The idea is to instead use python to parse the events, and write a much smaller "sane" logfile
somewhere. For this, we use audispd
, which is an event multiplexer that gets events from auditd,
and passed them one to multiple plugins (which read from stdin, and do whatever they want).
flowchart TD;
auditd --feeds--> audispd --feeds --> plugin
auditd --writes--> audit.log
/etc/audisp/plugins.d/plugin.conf -.config.-> audispd
/etc/audit/rules.d/audit.rules -. config .-> auditd
plugin --writes--> shortlog[short logfile]
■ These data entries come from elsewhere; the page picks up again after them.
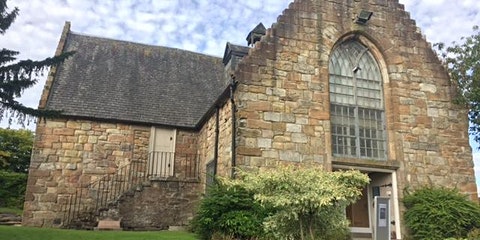 auld kirk museum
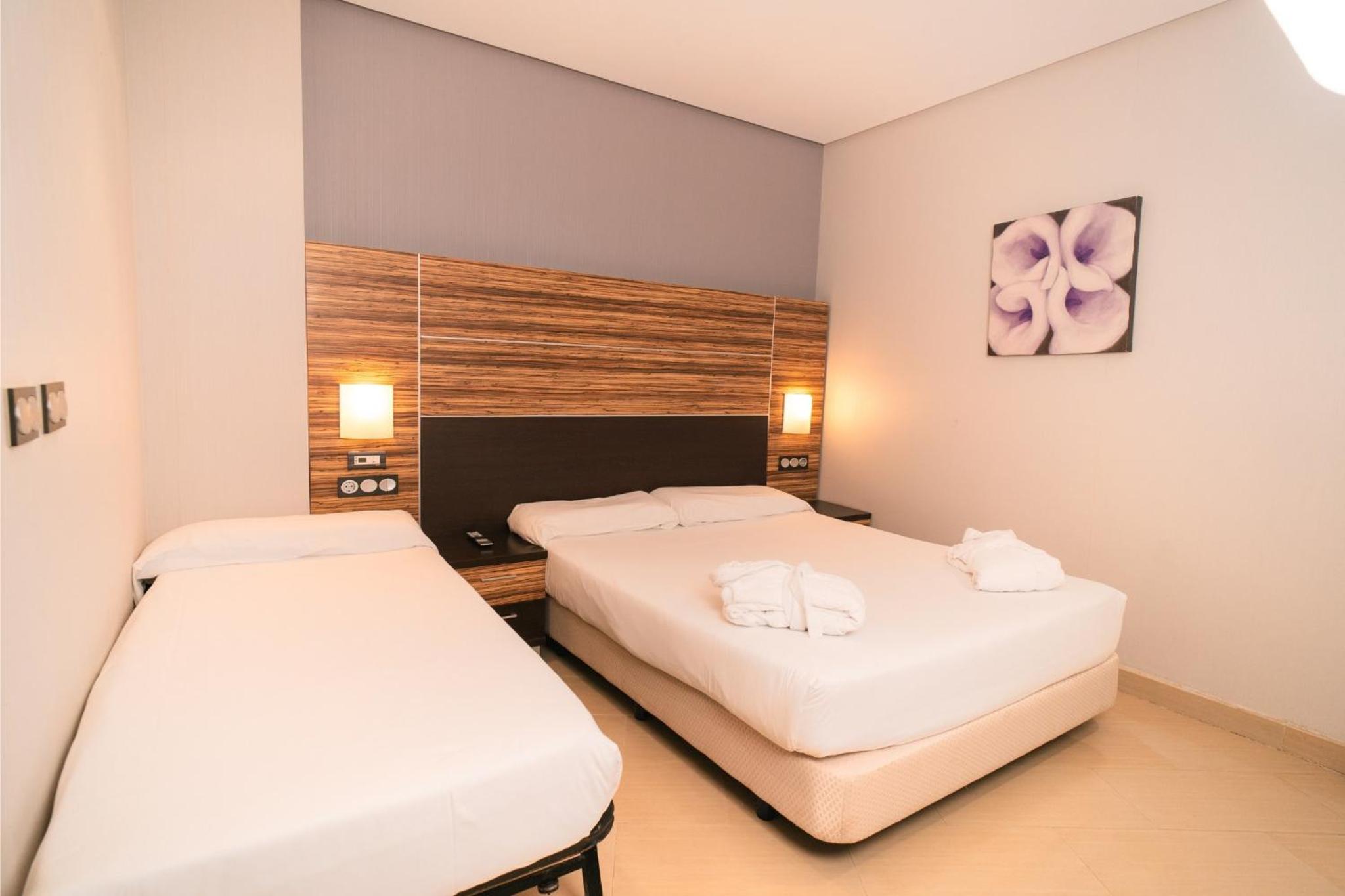 Hotel Magic inn 21/60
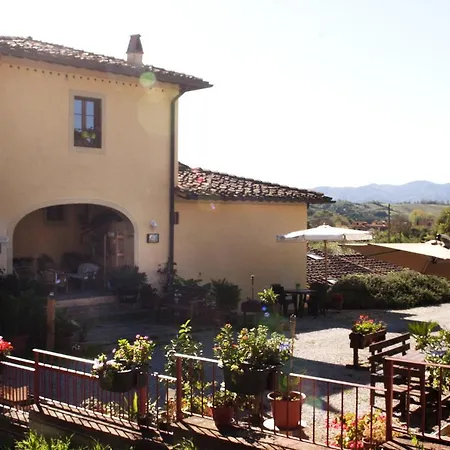 Bed & Breakfast Serendipity House Penna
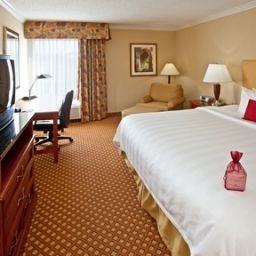  Crowne Plaza CINCINNATI BLUE ASH Fotos
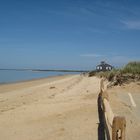 Strand in Provincetown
For this to work, we need to set up audit.rules
to watch our desired directory, and assign a
specific key to mark those events. A suitable plugin.conf
will then tell audispd
to feed events
to the configured plugin.
See:
- https://access.redhat.com/documentation/en-us/red_hat_enterprise_linux/8/html/security_hardening/auditing-the-system_security-hardening
- https://documentation.suse.com/sles/12-SP4/html/SLES-all/cha-audit-comp.html
Order of records
https://manpages.debian.org/testing/auditd/auditd.conf.5.en.html tells us:
Auditd events are made up of one or more records. The auditd system cannot guarantee that the set of records that make up an event will occur atomically, that is the stream will have interleaved records of different events, IE
event0_record0
event1_record0
event2_record0
event1_record3
event2_record1
event1_record4
event3_record0The auditd system does not guarantee that the records that make up an event will appear in order. Thus, when processing event streams, we need to maintain a list of events with their own list of records hence List of List (LOL) event processing.
When processing an event stream we define the end of an event via
record type = AUDIT_EOE (audit end of event type record), or
record type = AUDIT_PROCTITLE (we note the AUDIT_PROCTITLE is always the last record), or
record type = AUDIT_KERNEL (kernel events are one record events), or
record type < AUDIT_FIRST_EVENT (only single record events appear before this type), or
record type >= AUDIT_FIRST_ANOM_MSG (only single record events appear after this type), or
record type >= AUDIT_MAC_UNLBL_ALLOW && record type <= AUDIT_MAC_CALIPSO_DEL (these are also one record events), or for the stream being processed, the time of the event is over end_of_event_timeout seconds old.